David Cameron has been cautioned by a watchdog over the potential for undermining public trust in official statistics after he was accused of giving an early hint of secret economic data.
The Prime Minister told the Commons on Wednesday that positive news "will keep coming" - before Thursday morning's official release of GDP figures showing the UK was out of recession. He is one of a select group of ministers and officials given 24 hours' notice of sensitive data under strict rules that it cannot be publicised in any way.
After receiving "a large number" of queries, the UK Statistics Authority (UKSA) - which is opposed to the use of pre-release - looked into whether Mr Cameron had breached those rules.
In a letter to the Prime Minister, UKSA chairman Andrew Dilnot reminded him of a requirement not to disclose "any suggestion of the size or direction of any trend".

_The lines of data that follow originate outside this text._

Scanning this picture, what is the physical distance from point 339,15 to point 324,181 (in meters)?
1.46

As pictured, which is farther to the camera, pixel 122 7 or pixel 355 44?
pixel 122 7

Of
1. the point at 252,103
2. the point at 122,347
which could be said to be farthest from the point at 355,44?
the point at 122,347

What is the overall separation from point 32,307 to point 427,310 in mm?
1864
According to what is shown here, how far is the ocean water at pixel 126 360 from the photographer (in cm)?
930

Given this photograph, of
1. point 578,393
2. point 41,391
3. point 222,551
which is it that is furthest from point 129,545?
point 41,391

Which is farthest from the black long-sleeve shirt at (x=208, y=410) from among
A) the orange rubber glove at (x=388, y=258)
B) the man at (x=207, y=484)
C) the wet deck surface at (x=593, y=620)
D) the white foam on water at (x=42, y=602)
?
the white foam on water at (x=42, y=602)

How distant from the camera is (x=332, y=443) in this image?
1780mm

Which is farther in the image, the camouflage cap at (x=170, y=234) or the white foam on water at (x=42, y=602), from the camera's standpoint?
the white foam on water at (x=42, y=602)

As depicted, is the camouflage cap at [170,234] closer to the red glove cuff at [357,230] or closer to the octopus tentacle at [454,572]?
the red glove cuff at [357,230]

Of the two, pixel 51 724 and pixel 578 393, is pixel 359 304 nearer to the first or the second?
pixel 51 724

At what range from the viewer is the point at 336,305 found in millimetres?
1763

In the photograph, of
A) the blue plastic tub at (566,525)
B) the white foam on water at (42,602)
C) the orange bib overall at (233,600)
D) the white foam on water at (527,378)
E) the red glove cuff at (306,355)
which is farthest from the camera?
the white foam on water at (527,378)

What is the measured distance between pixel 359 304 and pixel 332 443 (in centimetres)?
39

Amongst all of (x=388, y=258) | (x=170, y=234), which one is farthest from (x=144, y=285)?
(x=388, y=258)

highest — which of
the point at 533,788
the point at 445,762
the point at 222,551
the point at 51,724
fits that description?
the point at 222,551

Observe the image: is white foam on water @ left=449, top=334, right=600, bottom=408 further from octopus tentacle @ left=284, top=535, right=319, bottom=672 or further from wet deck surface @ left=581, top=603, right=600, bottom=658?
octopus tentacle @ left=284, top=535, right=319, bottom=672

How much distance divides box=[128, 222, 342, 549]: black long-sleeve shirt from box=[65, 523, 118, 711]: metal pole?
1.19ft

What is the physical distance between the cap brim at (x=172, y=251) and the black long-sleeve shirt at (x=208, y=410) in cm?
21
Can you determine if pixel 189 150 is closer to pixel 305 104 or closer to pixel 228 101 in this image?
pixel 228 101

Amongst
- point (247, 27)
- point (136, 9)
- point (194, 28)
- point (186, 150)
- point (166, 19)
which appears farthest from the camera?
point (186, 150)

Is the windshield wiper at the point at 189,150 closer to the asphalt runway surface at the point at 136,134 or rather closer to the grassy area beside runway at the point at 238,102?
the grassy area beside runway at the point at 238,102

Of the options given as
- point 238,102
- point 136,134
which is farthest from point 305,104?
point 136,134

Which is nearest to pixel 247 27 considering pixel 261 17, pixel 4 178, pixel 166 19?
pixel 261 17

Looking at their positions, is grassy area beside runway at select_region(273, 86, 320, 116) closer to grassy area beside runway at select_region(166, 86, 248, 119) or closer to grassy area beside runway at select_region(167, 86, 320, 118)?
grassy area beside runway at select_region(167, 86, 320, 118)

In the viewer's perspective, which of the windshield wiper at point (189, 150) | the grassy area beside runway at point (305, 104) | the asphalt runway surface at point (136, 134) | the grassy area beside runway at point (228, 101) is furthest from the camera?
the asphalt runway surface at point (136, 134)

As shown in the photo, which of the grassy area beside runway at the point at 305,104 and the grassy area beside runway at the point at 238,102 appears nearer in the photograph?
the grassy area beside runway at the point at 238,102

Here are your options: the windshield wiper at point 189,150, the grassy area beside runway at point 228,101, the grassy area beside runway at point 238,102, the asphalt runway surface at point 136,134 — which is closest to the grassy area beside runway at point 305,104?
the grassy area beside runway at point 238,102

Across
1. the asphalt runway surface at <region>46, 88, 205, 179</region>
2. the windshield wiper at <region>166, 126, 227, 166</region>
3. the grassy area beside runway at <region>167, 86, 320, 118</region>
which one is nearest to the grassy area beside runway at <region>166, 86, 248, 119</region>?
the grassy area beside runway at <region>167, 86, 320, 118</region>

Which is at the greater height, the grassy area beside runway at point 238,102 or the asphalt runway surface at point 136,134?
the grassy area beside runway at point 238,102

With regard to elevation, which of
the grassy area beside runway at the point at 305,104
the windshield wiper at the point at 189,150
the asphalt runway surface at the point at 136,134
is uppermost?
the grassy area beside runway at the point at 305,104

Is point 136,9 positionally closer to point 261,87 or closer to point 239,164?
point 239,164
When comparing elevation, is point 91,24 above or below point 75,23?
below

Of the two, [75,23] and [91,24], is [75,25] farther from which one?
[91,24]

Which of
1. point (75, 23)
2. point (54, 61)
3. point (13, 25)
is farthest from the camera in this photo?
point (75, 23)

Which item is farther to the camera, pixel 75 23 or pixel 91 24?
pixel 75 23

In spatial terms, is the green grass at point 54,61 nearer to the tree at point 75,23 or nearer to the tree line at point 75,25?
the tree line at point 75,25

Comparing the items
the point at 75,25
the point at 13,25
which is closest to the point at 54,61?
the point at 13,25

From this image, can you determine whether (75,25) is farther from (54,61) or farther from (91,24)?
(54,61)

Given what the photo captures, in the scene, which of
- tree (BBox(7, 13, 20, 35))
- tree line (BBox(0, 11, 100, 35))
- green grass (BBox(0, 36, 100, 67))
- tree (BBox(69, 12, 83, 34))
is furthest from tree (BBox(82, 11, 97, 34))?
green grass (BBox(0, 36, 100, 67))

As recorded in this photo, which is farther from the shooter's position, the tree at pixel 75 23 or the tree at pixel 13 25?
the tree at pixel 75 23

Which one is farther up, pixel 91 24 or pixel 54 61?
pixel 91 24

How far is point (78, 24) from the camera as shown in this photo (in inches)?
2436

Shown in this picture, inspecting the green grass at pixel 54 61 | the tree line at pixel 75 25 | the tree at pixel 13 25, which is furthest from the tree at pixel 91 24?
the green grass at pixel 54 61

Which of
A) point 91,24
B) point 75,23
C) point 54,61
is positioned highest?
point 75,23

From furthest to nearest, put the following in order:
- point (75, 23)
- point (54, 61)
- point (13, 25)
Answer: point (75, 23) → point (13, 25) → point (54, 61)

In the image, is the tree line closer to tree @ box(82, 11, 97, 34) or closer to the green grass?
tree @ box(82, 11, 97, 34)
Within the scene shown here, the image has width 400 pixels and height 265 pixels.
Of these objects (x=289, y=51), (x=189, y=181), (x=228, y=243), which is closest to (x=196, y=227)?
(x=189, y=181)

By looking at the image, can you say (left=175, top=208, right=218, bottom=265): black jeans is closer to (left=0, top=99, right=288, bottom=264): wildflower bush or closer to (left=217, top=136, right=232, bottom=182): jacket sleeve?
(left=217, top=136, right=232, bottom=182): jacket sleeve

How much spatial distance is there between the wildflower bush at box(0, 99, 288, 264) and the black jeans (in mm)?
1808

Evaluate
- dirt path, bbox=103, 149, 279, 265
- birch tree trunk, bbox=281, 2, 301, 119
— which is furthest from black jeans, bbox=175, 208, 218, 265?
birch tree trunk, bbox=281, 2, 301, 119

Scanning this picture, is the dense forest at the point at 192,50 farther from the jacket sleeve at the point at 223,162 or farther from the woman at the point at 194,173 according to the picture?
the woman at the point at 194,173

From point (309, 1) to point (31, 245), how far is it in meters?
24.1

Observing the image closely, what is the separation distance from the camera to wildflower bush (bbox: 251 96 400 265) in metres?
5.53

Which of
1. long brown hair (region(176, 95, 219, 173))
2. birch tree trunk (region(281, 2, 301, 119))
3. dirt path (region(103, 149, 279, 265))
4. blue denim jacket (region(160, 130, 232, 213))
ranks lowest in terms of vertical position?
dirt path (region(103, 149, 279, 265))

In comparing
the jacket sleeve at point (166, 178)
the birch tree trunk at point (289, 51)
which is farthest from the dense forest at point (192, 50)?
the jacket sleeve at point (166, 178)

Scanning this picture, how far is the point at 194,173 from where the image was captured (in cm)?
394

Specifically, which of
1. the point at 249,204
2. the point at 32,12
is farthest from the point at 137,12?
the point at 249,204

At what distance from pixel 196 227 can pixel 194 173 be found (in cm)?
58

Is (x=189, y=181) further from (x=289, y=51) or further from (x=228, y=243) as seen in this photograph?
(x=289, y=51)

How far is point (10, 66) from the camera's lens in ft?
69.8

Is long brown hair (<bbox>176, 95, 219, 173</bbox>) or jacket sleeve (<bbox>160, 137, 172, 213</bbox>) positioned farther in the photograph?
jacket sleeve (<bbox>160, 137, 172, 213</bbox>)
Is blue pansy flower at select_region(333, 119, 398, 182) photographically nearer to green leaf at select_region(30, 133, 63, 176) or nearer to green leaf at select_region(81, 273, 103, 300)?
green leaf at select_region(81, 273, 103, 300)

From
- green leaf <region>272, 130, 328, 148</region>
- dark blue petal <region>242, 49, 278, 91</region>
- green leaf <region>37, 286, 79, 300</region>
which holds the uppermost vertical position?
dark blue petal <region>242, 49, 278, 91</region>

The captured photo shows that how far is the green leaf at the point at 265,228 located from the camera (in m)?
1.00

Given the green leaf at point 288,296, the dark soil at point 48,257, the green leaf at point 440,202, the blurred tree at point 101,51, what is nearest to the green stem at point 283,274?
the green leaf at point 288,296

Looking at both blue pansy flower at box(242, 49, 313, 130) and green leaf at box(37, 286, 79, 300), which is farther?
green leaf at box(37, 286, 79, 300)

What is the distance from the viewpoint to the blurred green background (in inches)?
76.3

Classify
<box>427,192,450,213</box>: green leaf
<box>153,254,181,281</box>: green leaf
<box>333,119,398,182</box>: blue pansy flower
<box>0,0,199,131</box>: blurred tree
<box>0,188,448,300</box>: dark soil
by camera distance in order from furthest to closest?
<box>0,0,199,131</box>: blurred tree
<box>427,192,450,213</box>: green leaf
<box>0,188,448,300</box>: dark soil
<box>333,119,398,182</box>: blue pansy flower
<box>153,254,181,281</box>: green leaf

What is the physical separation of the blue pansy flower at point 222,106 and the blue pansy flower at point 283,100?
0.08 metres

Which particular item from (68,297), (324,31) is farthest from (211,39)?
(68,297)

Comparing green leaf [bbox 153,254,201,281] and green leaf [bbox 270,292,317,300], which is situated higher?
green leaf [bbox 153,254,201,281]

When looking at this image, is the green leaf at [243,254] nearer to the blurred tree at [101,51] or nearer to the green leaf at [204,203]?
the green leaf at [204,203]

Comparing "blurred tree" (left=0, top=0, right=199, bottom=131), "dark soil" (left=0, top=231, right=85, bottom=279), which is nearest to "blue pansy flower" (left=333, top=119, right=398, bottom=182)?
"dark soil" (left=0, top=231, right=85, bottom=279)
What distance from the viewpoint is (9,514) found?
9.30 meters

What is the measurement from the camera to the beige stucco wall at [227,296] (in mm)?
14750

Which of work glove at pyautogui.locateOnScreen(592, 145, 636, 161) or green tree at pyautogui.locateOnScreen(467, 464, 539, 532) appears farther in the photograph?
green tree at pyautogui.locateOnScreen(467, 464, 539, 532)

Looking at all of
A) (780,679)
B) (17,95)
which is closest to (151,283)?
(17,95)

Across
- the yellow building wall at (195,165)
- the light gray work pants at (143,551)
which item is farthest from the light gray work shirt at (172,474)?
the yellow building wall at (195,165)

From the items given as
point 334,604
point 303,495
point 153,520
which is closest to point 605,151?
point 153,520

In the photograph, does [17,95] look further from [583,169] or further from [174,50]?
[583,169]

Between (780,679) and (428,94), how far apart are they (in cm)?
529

"It is clear from media reports that, although this may not have been your intent, your remarks were indeed widely interpreted as providing an indication about the GDP figures."
Mr Dilnot said it was a "clear example of the difficulties and risks created by the current arrangements" for pre-release and repeated demands for a review of the system. "It is our view that the current pre-release access arrangements undermine public confidence in official statistics and the professional independence of statisticians", he warned.
At Prime Minister's Questions, Mr Cameron reeled off a list of favourable recent economic indicators, before telling Labour leader Ed Miliband: "I can tell you, the good news will keep coming."
Labour said the comment was a "clear reference" to the GDP figures for the last quarter, which showed an unexpectedly high 1% increase when they were eventually published on Thursday morning. Mr Cameron's official spokesman denied the claim.
But Mr Dilnot - who has dubbed the pre-release arrangements "absurd" - said the controversy highlighted the need for reform of the system. Changes were promised by the Tories before the 2010 general election but have since been refused by ministers despite the watchdog's persistent campaigning.
A Number 10 spokesman said: "The PM was talking about recent good news on the economy, unemployment, crime and the health service. He did not refer to the GDP figures, and the UK Statistics Authority has not found that there was any breach of the code."